Open-access Encontro de Gestores das RedesFito em seu aniversário de 18 anos

Buscando organizar um ambiente que desse suporte à implantação de políticas públicas[1,2], voltadas para o desenvolvimento e inovação a partir da biodiversidade brasileira, há 18 anos nasciam, no coração da Amazonia, as RedesFito[3]. Em 2010, o Sistema Nacional das Redes Fito- RedesFito foi instituído na Fiocruz/ Farmanguinhos[4] tendo em seu escopo a gestão de dezoito Arranjos Produtivos Locais em seis biomas: Amazônia, Caatinga, Cerrado, Pantanal, Mata Atlântica, Pampa, conforme anunciado no IV Seminário do Escritório das RedesFito, ainda em 2009[5].

Ao longo desses anos vivenciamos muitas mudanças no Brasil e no mundo, que tiveram um grande impacto na inovação em medicamentos da biodiversidade.
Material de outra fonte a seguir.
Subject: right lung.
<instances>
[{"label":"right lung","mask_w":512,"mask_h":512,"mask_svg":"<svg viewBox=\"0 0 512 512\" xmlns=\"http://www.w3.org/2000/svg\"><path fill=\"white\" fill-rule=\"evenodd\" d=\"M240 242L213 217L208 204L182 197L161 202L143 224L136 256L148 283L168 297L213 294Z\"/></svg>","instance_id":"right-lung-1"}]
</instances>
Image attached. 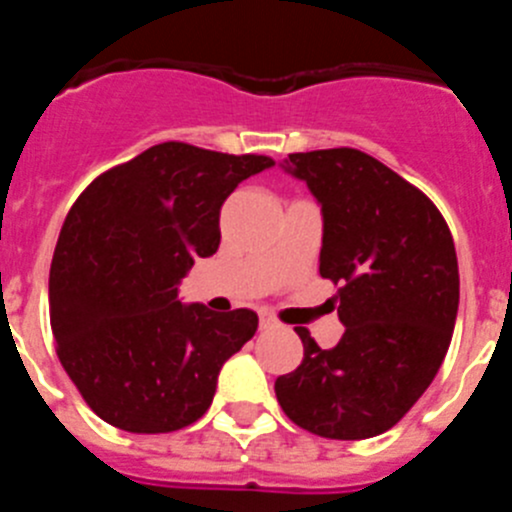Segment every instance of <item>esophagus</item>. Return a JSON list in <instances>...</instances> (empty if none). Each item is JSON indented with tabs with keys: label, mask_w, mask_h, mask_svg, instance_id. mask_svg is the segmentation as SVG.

Por outro lado, as RedesFito promoveram iniciativas resultando enorme acúmulo de experiências, das quais destacamos algumas a seguir.

Em 2008, foi organizado o Portal das RedesFito[6] que buscava espelhar os projetos de desenvolvimento nos principais biomas brasileiros, com a intenção de subsidiar, especialmente de sua diretriz n° 4, a implantação do Programa Nacional de Plantas Medicinais e Fitoterápicos[7] na lógica “de baixo para cima”. Este sítio eletrônico foi repaginado e abriga as diversas iniciativas, informações, documentos e produção das RedesFito.

O Projeto Saúde e Agroecologia em parceria com o Movimento dos Trabalhadores sem Terra (MST), em nove comunidades de quatro municípios do Extremo Sul da Bahia, (2013-2018) devolveu a visibilidade destas comunidades no Sistema Único de Saúde Local corrigindo a principal causa do agravamento das doenças prevalentes na região, além de ter publicado resultados de levantamento etnobotânico participativo no livro “Conhecimento Popular de Plantas Medicinais do Extremo Sul da Bahia”[8].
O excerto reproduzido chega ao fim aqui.